Une économie rurale discrète… mais essentielle qui concerne 28 % des établissements français
Derrière les images de villages aux volets clos, la France rurale abrite un tissu entrepreneurial puissant et varié. 28 % des établissements français y sont implantés, des boulangeries aux entreprises industrielles exportatrices, réaffirmant que les campagnes ne sont pas des espaces marginalisés, mais des zones productives à part entière.
Cette présence massive contraste avec la faible couverture médiatique perçue par leurs habitants : seuls 21 % disent se sentir représentés par la presse nationale. La ruralité productive vit donc en retrait du récit collectif, mais pas du dynamisme économique du pays.
90 % des dirigeants ne voient pas la ruralité comme une faiblesse
L’étude bouscule une idée reçue : la ruralité n’est PAS un handicap entrepreneurial.
Seuls 10 % des dirigeants déclarent que leur localisation constitue une faiblesse, tandis que 45 % l’associent à une vraie force : coûts d’exploitation réduits, fidélité de la main-d’œuvre, disponibilité du foncier, interconnaissance locale, accès direct aux élus… autant de leviers souvent négligés dans les analyses urbaines.
Cette vision positive n’efface pas les défis, mais montre une ruralité assumée, revendiquée, et souvent même choisie avec fierté.
Néanmoins, 65 % des dirigeants font face à des difficultés de recrutement
Si les chefs d’entreprise relativisent les freins structurels (transport, innovation, financement), un enjeu s’impose : le recrutement, cité par deux dirigeants sur trois bien davantage que la moyenne nationale (40 % selon France Travail ).
Les causes varient selon les territoires :
• faible bassin de population,
• mobilité contrainte (absence de transports collectifs),
• difficultés d’attractivité pour les cadres,
• saisonnalité et isolement dans les zones touristiques.
Le recrutement s’impose ainsi comme l’obstacle numéro un, transcendant les secteurs et les départements.
75 % des dirigeants ont un lien affectif avec leur territoire
Plus qu’un choix stratégique, l’implantation rurale relève souvent du lien personnel :
• 43 % des dirigeants ont grandi sur leur territoire et n’en sont jamais partis,
• 20 % sont partis puis revenus,
• 7 % y ont des attaches familiales,
• 5 % s’y sont installés après y avoir travaillé ou étudié.

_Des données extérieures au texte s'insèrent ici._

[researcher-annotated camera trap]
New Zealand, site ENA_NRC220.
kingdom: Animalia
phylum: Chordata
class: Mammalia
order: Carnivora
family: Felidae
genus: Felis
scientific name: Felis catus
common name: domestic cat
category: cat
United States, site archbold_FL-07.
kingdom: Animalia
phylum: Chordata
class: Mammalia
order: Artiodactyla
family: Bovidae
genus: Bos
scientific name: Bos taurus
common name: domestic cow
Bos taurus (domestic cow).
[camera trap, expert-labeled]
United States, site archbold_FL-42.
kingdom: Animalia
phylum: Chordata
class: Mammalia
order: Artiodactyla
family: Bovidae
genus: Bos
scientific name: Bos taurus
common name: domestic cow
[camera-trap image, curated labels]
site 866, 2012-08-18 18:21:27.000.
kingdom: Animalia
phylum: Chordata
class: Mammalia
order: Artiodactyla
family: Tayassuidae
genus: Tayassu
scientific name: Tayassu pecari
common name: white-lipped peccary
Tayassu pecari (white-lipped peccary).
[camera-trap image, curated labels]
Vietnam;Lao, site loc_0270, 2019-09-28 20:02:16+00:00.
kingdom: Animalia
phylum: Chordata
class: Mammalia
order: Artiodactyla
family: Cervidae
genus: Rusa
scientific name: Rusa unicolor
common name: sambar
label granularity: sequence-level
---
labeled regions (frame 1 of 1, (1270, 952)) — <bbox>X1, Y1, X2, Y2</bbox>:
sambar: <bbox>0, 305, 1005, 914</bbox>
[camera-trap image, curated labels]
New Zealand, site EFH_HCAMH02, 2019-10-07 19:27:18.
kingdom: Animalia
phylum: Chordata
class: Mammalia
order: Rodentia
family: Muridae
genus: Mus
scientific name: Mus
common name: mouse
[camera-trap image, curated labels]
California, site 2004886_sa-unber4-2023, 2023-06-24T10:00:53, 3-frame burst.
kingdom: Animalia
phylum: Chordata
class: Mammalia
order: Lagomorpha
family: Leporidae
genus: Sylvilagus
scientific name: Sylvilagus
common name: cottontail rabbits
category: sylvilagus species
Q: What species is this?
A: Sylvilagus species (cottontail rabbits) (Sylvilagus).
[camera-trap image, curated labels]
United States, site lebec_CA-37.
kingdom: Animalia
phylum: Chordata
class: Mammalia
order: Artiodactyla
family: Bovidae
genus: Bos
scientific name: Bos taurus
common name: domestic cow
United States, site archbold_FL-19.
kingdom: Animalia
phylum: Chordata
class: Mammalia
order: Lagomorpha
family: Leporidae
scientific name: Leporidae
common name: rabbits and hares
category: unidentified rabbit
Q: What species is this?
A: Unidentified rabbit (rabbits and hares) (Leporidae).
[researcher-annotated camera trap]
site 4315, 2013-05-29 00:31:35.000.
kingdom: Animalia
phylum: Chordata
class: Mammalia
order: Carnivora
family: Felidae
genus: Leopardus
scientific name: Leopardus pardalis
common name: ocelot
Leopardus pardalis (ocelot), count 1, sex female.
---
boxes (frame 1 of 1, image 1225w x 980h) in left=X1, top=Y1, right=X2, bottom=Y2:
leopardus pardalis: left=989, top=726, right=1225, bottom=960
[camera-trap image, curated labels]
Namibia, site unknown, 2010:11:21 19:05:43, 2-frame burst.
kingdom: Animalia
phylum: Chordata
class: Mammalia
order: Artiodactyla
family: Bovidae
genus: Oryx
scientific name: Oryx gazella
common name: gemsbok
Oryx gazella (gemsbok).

Autrement dit, trois dirigeants sur quatre entreprennent là où se trouvent leurs racines. Cet enracinement structure la manière d’entreprendre : proximité, connaissance des habitants, empathie au quotidien. Il se traduit aussi dans la vie personnelle : 74 % habitent à moins de 20 km de leur entreprise.
Trois profils de dirigeants ruraux se distinguent
Cette étude révèle la diversité des trajectoires qui mènent à entreprendre en milieu rural. Trois grands profils émergent :
- Les Enracinés (43 %) : la continuité familiale
Ils n’ont jamais quitté leur territoire. Leur moteur est affectif, familial. Ils dirigent souvent des entreprises de l’économie résidentielle et portent une attention particulière à la vie locale. Ils soutiennent des associations, participent aux comités locaux, contribuent à la cohésion.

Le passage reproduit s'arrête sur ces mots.